Today he believes that LGBTs are treated and generally viewed in a benign manner. “People would usually just go about their business around LGBTs—as long as they’re not too loud, that is. Filipinos will probably still be slightly taken aback by an undaunted brandishing of identity, such as a man in drag or a same-sex couple holding hands,” he says.
He believes that one positive view of LGBTs, of gay men and transgenders in particular, is spurred by their perceived utility because they can be loud, fun and entertaining. “Lesbians and bisexuals in particular are sometimes seen as ‘hot,’ even leading some straight women to pretend to be lesbian or bisexual for attention, I dare say. Outside of this ‘utility,’ the Philippines in general is less accepting of certain aspects of the LGBT community. Men, in general, are scared of gays making landi to them, for example.”
Personal identity, the only thing that keeps an individual from being just another statistical blip, involves adaptation and evolution, according to Castora. “One must stand up and defend one’s identity, your right to be yourself, without being pressured by others to change just because they don’t fit in. One should also avoid blindly ignoring criticism.”
As a believer in open-mindedness, Castora adds: “Individuals must be able to differentiate between the kind of influence or pressure that stifles, intimidates and ultimately homogenizes; and the kind that encourages different perspectives.”

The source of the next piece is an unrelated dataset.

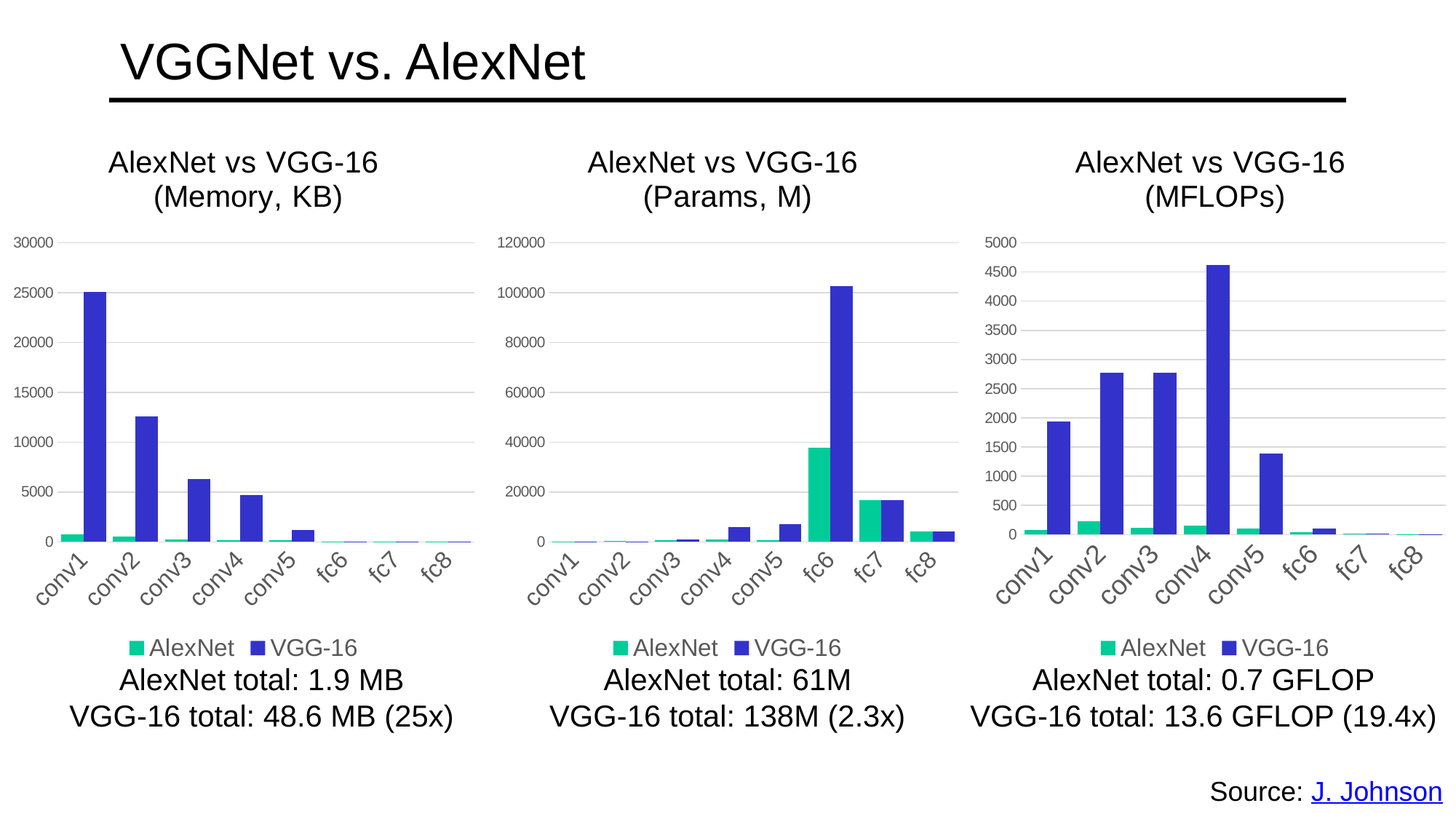
In the AlexNet vs VGG-16 (Memory, KB) chart, is the VGG-16 value for conv3 greater or less than 10000? less In the AlexNet vs VGG-16 (MFLOPs) chart, which is larger for conv2: the AlexNet value or the VGG-16 value? VGG-16 In the AlexNet vs VGG-16 (Memory, KB) chart, which layer has the highest VGG-16 value? conv1 In the AlexNet vs VGG-16 (Params, M) chart, is the VGG-16 value for fc6 greater or less than 100000? greater In the AlexNet vs VGG-16 (Memory, KB) chart, is the VGG-16 value for conv1 greater or less than 20000? greater How many series does the legend of the AlexNet vs VGG-16 (Memory, KB) chart list? 2 In the AlexNet vs VGG-16 (MFLOPs) chart, which layer has the highest VGG-16 value? conv4 In the AlexNet vs VGG-16 (Params, M) chart, which is larger for fc6: the AlexNet value or the VGG-16 value? VGG-16 How many layer categories are shown on the x axis of the AlexNet vs VGG-16 (MFLOPs) chart? 8 In the AlexNet vs VGG-16 (Params, M) chart, which layer has the highest VGG-16 value? fc6 In the AlexNet vs VGG-16 (Memory, KB) chart, do the VGG-16 values rise or fall from conv1 to conv5? fall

“I am all for self-identity,” says Nom de Plume. “Everyone is unique for a reason. You cannot be who you are if your own personality is oppressed. If you try to hide it, you’ll just end up unhappy, because you can’t be the best person you can be.”
She asserts that we can only help others if we are satisfied with what we can do, and that comes with full acceptance of our own person. “Being 100 percent content keeps you happy and allows you to be a productive member of society. We must always stand up for who we are because we can only be ourselves.”
McFierce strongly believes that we should fight for our identity. “Our identity is what sets us apart from other people. It’s something that brings us happiness. If we allow society to bully us into changing ourselves just because of their prejudice, we will learn to hate ourselves, and ultimately lose our happiness.”
Although we need to fight for our identity, we need to fight justly. “We shouldn’t shove our beliefs down people’s throats, or bully them into believing in what we believe in. We need to inform them of such reality, and hope they will understand. We also need to help others fight for their identities because no one can fight with an army of one. Fight for your identity, fight for your beliefs and fight for your happiness,” McFierce concludes.
To sum it all up, Pryde sent this uplifting message in his last PM to me on Facebook. “To the LGBT of the Philippines, especially the youth, do not be afraid to let your true colors fly. Along the way, you may find people you can relate to, and be yourself with. These are the people that make life truly worth living. So, keep shining!”